In August, I covered Air Lease Corporation (AL) common stock and attached a buy rating to the name with 25% upside. Since then, the stock has appreciated by nearly 17%. However, Air Lease Corporation also has redeemable preferred stock (NYSE:AL.PR.A) and in this report, I will discuss whether there is any appeal to the fixed-floating rate preferred stock.
What Is Fixed-Floating Rate Preferred Stock?
Before we go into the details of the 6.15% Fixed-to-Floating Non-Cumulative Perpetual Preferred Stock Series A, we first have to look at what the “Fixed-to-Floating Non-Cumulative Perpetual Preferred Stock” means. We do so by breaking it down into the relevant parts:
- Preferred Stock: This shows that the stock ranks senior common equity, but lower than debt, meaning that in the case of a default, preferred shareholders will get paid back before common shareholders but after bondholders.

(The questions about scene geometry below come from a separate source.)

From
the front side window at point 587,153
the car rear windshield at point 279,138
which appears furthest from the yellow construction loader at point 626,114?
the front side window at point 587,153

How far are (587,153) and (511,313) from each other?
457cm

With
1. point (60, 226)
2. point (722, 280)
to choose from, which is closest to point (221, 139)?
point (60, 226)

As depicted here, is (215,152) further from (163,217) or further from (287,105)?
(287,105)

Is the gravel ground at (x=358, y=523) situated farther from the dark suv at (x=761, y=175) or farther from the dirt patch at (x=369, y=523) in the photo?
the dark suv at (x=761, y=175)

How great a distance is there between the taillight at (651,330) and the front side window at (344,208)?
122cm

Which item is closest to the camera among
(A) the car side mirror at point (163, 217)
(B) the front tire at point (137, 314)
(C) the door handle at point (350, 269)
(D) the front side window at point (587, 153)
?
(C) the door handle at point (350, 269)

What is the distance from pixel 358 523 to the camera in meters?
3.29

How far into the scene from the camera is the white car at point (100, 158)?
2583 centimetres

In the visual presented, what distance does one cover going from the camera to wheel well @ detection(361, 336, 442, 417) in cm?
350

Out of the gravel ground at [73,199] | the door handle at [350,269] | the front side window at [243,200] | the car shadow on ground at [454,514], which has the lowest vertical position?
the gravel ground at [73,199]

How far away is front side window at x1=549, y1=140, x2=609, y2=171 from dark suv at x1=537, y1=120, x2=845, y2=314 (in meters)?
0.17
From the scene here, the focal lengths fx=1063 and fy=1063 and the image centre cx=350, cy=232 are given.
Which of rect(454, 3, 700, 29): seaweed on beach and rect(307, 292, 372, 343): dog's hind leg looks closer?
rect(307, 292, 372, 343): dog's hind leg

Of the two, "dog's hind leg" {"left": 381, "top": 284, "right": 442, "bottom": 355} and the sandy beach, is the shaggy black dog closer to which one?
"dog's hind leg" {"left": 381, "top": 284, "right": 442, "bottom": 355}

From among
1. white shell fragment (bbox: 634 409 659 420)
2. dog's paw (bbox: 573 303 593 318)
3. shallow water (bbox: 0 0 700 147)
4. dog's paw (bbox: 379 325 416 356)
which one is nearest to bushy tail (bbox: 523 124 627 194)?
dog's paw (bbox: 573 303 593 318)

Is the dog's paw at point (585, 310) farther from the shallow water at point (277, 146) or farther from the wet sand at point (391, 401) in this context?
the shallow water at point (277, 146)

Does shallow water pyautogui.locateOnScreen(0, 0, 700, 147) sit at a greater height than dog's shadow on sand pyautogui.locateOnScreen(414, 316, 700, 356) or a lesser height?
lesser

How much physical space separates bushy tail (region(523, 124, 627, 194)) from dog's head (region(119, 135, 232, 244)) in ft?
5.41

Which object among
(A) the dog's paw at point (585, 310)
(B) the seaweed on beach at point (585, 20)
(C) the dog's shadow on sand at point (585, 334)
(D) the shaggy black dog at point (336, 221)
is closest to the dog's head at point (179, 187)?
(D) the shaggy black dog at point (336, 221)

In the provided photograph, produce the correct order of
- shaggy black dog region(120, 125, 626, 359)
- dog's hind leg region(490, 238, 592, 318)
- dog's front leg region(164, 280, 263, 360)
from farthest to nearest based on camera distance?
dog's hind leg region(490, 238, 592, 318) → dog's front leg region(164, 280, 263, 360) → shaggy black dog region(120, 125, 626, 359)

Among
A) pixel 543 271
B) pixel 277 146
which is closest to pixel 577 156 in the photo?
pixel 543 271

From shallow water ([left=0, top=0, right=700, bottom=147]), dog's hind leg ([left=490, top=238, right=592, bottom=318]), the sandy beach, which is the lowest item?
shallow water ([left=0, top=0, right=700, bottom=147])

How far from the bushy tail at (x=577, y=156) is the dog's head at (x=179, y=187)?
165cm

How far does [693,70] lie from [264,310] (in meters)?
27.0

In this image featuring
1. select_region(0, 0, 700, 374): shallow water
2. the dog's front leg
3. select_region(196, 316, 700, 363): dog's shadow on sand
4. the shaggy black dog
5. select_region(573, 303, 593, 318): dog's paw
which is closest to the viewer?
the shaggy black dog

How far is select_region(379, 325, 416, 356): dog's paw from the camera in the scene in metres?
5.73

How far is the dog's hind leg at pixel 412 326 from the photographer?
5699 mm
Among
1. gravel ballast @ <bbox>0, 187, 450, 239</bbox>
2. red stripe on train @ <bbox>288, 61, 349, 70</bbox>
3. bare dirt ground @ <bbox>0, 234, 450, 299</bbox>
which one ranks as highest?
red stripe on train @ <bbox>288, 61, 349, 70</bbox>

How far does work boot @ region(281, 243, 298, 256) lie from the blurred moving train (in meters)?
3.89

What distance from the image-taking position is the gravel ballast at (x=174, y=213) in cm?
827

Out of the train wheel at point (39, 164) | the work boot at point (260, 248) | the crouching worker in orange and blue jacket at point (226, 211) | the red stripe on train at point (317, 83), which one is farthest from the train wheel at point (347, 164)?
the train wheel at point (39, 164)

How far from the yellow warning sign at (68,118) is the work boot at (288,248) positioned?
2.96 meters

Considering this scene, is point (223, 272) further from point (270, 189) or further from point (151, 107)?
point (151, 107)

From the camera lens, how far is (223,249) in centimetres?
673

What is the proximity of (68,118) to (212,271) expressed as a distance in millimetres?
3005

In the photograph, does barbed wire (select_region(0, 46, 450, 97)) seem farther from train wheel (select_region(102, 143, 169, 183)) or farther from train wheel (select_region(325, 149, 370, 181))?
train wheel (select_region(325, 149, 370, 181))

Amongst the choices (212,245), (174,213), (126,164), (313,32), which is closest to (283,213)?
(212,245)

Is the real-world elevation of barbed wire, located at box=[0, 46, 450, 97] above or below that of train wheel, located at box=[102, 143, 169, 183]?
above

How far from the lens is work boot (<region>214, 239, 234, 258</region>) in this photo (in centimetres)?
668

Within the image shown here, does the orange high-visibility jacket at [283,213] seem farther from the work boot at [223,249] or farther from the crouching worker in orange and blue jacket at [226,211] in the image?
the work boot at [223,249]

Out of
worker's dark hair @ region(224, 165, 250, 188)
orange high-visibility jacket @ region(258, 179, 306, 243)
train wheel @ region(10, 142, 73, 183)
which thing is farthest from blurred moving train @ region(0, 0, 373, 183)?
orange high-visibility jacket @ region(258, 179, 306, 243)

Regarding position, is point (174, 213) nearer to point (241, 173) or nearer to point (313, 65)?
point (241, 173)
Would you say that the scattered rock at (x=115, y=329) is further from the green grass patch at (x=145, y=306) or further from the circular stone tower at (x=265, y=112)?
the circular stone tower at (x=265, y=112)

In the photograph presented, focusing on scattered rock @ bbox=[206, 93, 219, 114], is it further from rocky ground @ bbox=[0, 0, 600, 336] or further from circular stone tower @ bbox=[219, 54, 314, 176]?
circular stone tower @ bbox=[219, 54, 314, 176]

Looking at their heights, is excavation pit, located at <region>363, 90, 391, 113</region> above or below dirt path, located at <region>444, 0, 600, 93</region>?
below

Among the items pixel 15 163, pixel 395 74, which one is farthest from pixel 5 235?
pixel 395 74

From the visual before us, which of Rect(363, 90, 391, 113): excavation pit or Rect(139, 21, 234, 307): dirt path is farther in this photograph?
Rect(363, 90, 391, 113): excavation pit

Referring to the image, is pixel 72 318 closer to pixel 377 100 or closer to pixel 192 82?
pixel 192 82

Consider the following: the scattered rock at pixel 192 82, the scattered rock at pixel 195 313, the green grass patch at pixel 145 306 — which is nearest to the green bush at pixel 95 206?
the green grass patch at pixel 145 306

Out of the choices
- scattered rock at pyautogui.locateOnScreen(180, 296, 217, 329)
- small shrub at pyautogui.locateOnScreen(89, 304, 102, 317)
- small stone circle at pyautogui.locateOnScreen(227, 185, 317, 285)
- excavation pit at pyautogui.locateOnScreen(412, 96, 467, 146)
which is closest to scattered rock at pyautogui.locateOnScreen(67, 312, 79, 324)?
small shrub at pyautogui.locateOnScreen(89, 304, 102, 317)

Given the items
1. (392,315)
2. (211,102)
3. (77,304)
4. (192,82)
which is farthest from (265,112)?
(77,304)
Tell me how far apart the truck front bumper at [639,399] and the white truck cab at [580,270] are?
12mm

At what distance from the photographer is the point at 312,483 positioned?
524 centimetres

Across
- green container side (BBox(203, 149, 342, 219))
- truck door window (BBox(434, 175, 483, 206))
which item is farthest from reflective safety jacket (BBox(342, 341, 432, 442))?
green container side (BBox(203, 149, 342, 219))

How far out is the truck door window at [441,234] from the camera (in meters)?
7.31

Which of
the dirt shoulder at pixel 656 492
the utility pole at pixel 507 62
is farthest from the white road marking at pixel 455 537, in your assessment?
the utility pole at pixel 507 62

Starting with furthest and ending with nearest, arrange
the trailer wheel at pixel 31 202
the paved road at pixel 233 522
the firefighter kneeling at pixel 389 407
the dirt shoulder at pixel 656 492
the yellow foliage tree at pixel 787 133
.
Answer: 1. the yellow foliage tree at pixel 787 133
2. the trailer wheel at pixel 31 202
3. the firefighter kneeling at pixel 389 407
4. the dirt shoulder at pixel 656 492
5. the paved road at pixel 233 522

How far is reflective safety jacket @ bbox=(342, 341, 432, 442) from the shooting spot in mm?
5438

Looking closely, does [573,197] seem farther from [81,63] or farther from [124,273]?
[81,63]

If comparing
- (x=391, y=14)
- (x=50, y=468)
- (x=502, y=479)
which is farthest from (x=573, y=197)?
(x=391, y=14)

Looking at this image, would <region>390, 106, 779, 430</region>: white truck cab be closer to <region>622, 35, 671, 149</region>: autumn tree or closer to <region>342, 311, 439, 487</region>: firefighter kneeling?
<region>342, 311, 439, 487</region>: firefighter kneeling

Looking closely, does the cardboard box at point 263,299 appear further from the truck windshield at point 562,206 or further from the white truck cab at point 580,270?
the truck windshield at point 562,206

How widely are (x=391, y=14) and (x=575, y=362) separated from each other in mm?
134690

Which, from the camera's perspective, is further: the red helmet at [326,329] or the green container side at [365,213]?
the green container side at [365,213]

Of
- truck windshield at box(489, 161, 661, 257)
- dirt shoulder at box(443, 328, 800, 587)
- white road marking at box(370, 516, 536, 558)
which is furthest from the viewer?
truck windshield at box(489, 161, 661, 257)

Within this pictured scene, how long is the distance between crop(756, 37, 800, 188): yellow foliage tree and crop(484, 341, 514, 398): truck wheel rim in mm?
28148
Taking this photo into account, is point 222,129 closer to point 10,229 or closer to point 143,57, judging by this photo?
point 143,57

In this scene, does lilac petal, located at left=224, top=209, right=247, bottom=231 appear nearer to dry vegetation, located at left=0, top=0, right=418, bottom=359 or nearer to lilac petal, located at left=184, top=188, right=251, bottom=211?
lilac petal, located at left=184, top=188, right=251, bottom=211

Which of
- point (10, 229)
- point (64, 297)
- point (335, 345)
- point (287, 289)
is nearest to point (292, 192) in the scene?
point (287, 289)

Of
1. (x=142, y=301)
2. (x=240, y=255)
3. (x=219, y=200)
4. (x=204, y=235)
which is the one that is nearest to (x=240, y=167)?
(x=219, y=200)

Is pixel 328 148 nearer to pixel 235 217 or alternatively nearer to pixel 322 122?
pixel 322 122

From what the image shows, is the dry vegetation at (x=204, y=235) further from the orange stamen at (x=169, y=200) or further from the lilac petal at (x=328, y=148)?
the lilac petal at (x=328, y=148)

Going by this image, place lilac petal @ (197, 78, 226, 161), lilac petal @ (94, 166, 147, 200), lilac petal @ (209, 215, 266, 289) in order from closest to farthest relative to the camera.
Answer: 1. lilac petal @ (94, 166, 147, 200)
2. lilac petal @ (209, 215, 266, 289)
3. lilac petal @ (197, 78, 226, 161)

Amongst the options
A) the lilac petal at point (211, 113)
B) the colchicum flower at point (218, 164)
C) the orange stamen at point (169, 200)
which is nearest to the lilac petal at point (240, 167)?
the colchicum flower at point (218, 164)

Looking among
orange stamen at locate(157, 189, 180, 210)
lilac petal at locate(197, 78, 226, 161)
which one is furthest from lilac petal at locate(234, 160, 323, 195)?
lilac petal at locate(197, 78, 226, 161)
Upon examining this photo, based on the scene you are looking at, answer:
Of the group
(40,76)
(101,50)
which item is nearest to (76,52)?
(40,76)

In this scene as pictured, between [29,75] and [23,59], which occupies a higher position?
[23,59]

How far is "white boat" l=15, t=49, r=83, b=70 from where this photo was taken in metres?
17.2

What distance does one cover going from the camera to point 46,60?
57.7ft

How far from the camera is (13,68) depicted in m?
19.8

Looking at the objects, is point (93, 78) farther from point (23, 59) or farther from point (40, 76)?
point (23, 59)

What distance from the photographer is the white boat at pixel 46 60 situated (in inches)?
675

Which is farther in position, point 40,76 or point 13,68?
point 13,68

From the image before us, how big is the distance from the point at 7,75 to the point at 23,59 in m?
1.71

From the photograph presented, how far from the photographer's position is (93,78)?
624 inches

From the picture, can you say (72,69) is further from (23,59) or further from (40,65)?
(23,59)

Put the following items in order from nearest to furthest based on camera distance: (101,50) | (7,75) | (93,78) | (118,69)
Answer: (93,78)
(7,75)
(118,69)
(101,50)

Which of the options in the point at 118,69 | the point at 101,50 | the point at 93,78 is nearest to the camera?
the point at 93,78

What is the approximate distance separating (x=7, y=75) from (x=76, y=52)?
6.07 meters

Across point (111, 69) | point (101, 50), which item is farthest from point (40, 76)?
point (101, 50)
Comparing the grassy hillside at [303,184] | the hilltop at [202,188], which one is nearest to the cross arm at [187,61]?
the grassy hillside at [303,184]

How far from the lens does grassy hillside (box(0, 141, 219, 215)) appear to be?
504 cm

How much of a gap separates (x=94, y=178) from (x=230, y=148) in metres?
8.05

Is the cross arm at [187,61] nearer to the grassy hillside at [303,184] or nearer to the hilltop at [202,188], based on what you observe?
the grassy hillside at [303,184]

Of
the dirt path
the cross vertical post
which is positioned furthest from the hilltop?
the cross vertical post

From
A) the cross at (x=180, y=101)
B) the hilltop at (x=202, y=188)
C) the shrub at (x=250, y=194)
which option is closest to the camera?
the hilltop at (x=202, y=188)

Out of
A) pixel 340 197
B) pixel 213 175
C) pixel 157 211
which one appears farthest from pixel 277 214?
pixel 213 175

- Perpetual: The perpetual nature of the stock indicates that there is no mandatory redemption data, although the stock could be called after a certain period.
- Non-Cumulative: The non-cumulative nature indicates that if there is need for it, a company may elect to not pay a dividend and that dividend does also not carry over to any period when a dividend is being paid.
- Fixed-to-Floating: This part identifies that the stock has a fixed dividend yield for a fixed-rate period and floating-rate yield that is a certain percentage plus a benchmark reference for the floating-rate period.
Why Does A Company Elect For Issuing Fixed-Floating Rate Preferred Stock
There are various reasons for a company to issue fixed-floating rate preferred stock. One of them could be to attract capital that it would normally not be able to attract from issuing common stock. For instance, from investors that are looking for a bit more safety on their yield and stability in their underlying invested capital. Another reason is that it is non-dilutive. So, it allows the company to raise capital without diluting common shareholders and since it is also not ranked as debt, it does not increase the debt balance.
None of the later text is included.